* [The task]
Print the items exactly as they appear, everything from the line containing "Which from the" down to the line containing "16.9 metres", both of those lines included.

* [Supplied entries]
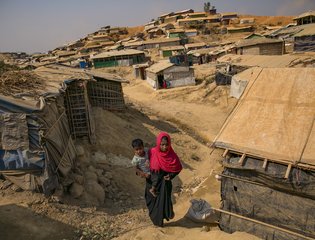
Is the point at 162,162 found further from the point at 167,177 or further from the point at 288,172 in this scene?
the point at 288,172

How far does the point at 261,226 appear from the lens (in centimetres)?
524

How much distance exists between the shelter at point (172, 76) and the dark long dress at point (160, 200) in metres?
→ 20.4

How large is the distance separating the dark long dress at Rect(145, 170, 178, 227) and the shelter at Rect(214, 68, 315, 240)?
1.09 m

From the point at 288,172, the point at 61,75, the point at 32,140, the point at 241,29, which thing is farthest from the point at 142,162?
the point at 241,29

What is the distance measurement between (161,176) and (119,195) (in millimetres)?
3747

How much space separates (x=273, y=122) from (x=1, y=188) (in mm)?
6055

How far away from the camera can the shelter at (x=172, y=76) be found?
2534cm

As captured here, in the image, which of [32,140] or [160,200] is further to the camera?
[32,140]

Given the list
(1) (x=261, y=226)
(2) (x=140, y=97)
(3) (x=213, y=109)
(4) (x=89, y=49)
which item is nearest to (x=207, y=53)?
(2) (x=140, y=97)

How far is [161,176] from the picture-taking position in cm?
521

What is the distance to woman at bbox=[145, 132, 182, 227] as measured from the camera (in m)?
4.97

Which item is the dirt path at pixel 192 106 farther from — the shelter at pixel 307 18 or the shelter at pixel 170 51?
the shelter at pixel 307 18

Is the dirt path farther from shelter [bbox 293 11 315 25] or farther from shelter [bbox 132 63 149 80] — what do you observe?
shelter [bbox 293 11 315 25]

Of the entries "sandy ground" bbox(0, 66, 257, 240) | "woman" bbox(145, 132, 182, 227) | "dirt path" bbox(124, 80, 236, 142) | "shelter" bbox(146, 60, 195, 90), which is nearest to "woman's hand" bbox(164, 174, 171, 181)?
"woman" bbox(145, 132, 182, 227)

...

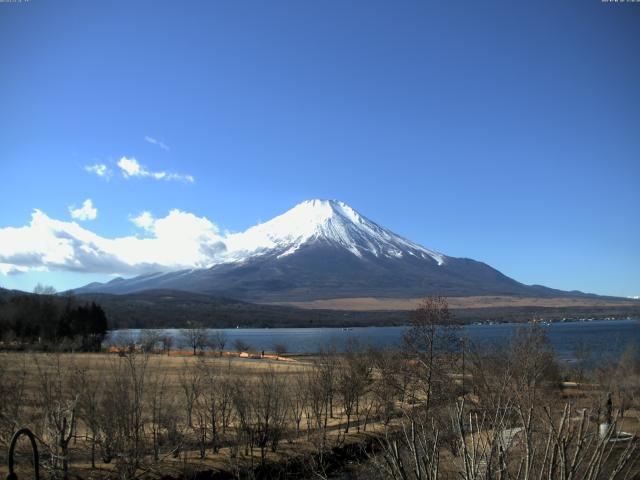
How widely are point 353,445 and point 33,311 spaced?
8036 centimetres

--

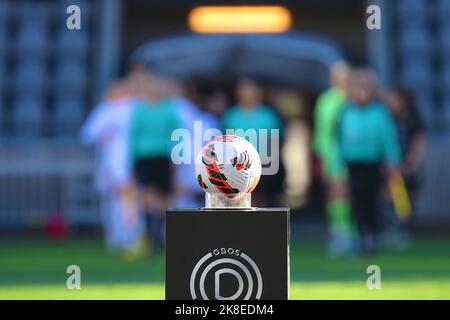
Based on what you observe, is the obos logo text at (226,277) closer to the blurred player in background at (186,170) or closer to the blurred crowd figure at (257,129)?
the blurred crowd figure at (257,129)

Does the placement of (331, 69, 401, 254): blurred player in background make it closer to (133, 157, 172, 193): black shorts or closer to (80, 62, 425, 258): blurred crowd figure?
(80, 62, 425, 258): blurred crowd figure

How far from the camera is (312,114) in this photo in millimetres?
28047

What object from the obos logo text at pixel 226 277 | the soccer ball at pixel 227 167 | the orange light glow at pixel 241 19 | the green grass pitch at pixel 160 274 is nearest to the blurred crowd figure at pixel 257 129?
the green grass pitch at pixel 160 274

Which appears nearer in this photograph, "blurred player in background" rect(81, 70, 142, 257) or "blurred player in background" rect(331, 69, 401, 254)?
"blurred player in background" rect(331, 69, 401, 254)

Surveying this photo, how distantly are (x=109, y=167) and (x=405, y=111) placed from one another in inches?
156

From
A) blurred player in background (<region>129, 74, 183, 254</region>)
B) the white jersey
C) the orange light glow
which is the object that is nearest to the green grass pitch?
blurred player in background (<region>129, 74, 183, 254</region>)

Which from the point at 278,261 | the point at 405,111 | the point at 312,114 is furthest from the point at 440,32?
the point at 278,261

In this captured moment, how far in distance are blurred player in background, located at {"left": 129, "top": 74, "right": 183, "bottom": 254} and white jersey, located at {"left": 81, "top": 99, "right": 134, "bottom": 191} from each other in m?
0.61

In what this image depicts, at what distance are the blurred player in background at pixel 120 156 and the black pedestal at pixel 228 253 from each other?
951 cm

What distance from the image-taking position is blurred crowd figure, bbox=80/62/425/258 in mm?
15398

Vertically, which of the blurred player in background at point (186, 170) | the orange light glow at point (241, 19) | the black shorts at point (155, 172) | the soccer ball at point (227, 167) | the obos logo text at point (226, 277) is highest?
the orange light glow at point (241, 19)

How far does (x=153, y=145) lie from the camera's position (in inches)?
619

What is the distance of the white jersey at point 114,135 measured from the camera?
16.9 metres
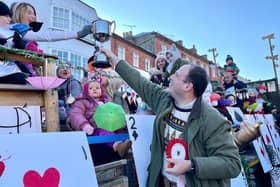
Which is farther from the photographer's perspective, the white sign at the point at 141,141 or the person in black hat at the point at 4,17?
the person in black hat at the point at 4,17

* [Written response]
Which from the point at 278,261 | the point at 405,111 | the point at 312,114 is furthest from the point at 440,32?
the point at 278,261

In this captured moment, how far in distance are blurred player in background, located at {"left": 129, "top": 74, "right": 183, "bottom": 254} and white jersey, located at {"left": 81, "top": 99, "right": 134, "bottom": 191} from each other in m?
0.61

In what this image depicts, at what distance are the blurred player in background at pixel 120 156 and the black pedestal at pixel 228 253 from each other?
951 cm

What distance from the image-taking position is blurred crowd figure, bbox=80/62/425/258 in mm?
15398

Vertically, which of the blurred player in background at point (186, 170) | the orange light glow at point (241, 19) | the black shorts at point (155, 172) | the soccer ball at point (227, 167) | the obos logo text at point (226, 277) is highest?
the orange light glow at point (241, 19)

How far does (x=153, y=145) lie from the camera's position (in inches)?
619

What is the distance of the white jersey at point 114,135 measured from the camera?
16.9 metres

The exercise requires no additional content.